Cette reconfiguration de Barkhane est par ailleurs à rebours de la stratégie suivie jusqu’ici par la France dans le Sahel. En 2020, le président Macron et le général Lecointre (CEMA) revendiquaient l’action nécessaire de l’opération Barkhane, et cela dans un horizon de plusieurs années. Ce changement brusque, combiné à la volte-face de l’Algérie, semble donner l’impression que l’Elysée perd le contrôle de la situation.

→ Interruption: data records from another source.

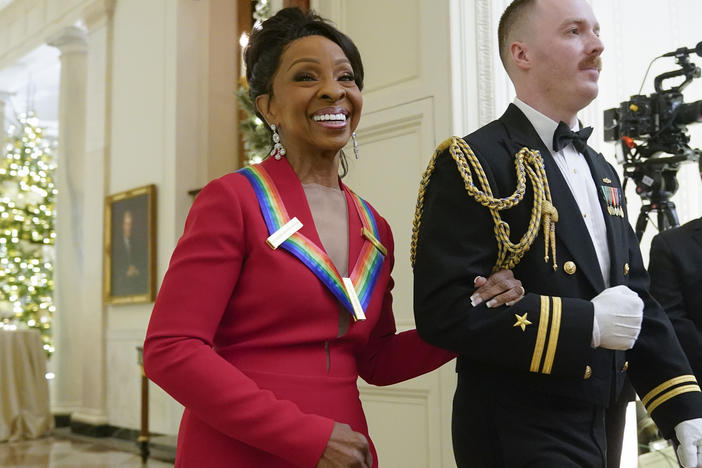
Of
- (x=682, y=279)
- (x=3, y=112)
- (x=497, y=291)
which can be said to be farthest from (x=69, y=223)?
(x=497, y=291)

Céder du terrain à des puissances de facto hostiles revient à leur laisser la gestion de ces menaces
In fine, c’est un appel d’air qui s’est finalement créé. Dans lequel se sont naturellement engouffrés Moscou et Alger. Les conséquences pourraient être graves pour la France. En effet l’opération Barkhane n’a rien d’humanitaire : elle est destinée à contenir l’instabilité de la région dont le chaos pourrait démultiplier les divers trafics ou les vagues migratoires à destination du Vieux-Continent. Céder du terrain à des puissances de facto hostiles revient à leur laisser la gestion de ces menaces. Et leur fournit donc, virtuellement, des moyens de pressions. L’arme démographique n’est pas nouvelle : la Turquie en fait d’ailleurs régulièrement l’usage afin de faire pression sur l’Union Européenne.
Face à ces défis, quelles sont les options de la France ? Le dispositif Barkhane est toujours en place et opérant : peut-être serait-il envisageable d’annuler sa reconfiguration ? En définitive il ne s’agirait que de revenir aux objectifs [récemment] fixés en janvier et juillet 2020 lors des sommets de Pau et de Nouakchott. Par ailleurs, la France compte encore des alliés fiables comme le Tchad, la Mauritanie ou le Maroc : une politique de fermeté à l’encontre de l’Algérie et de la Russie s’avère donc encore possible.